Um ex-preso político julga reconhecer na rua um antigo algoz que o torturou na prisão. A partir daí, fica obcecado com a captura do suposto agente, recorrendo a outros ex-presos que sofreram em suas mãos, para tentar identificá-lo sem erro. Dirigido pelo iraniano Jafar Panahi, o filme foi vencedor da Palma de Ouro em Cannes. Nos cinemas.

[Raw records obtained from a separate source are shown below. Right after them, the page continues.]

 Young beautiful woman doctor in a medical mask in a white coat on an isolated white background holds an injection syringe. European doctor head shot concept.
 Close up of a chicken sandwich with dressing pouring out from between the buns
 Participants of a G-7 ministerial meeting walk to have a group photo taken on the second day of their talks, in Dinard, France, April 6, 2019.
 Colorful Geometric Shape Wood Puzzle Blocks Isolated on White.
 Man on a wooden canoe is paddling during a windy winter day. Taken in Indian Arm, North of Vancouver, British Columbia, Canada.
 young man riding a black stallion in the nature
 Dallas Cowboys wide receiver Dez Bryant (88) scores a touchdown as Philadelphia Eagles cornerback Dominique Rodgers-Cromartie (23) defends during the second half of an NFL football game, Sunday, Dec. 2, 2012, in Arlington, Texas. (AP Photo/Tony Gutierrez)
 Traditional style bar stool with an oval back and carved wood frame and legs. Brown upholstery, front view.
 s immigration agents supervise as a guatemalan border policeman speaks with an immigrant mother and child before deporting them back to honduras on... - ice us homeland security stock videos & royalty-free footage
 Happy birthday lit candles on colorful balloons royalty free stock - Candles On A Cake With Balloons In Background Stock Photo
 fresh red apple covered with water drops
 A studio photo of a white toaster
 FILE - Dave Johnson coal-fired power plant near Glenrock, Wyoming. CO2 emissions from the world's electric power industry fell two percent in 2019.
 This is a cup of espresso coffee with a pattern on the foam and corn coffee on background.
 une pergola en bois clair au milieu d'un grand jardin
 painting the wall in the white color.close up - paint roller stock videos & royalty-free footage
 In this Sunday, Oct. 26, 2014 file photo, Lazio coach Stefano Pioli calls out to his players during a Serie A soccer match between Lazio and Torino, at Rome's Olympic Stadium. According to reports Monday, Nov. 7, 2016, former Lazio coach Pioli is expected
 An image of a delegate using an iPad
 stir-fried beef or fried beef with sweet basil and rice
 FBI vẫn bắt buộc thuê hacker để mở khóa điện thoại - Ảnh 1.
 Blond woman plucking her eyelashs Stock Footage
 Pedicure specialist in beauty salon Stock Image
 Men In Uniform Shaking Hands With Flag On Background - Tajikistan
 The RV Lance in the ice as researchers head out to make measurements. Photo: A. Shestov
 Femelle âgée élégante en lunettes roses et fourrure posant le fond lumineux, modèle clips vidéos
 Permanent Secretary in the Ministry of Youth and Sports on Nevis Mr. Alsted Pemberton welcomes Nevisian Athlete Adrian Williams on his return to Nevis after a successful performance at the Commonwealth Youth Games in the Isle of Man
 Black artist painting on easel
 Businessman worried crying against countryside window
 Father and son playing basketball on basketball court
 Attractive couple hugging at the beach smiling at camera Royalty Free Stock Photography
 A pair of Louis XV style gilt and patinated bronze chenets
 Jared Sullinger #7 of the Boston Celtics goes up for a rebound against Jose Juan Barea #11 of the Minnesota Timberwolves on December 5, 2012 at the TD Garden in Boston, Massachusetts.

O comentário é de Neusa Barbosa, jornalista e crítica de cinema, publicado por CineWeb, 02-11-2025.

Eis o comentário.

Por 15 anos, o diretor iraniano Jafar Panahi esteve proibido de viajar ao exterior, uma das muitas restrições de quem, nesse período, foi condenado à prisão, esteve em solitária, fez greve de fome e foi proibido de filmar - o que não impediu que continuasse realizando filmes como Isto Não é Um Filme, Táxi Teerã, Três Faces e Sem Ursos, colhendo prêmios em festivais internacionais como Cannes e Berlim.

A proibição foi suspensa em 2025 e Panahi pôde, em maio último, estar presente na concorrida sessão oficial de seu novo filme em Cannes, Foi Apenas Um Acidente, que terminou vencendo a Palma de Ouro, concedida por um júri presidido pela atriz Juliette Binoche. Em 2010, quando o cineasta foi preso no Irã e por isso impedido de vir a Cannes para integrar o júri, a atriz francesa ergueu um cartaz com o nome dele ao receber o próprio prêmio de interpretação, por outro filme iraniano, Cópia Fiel, de Abbas Kiarostami.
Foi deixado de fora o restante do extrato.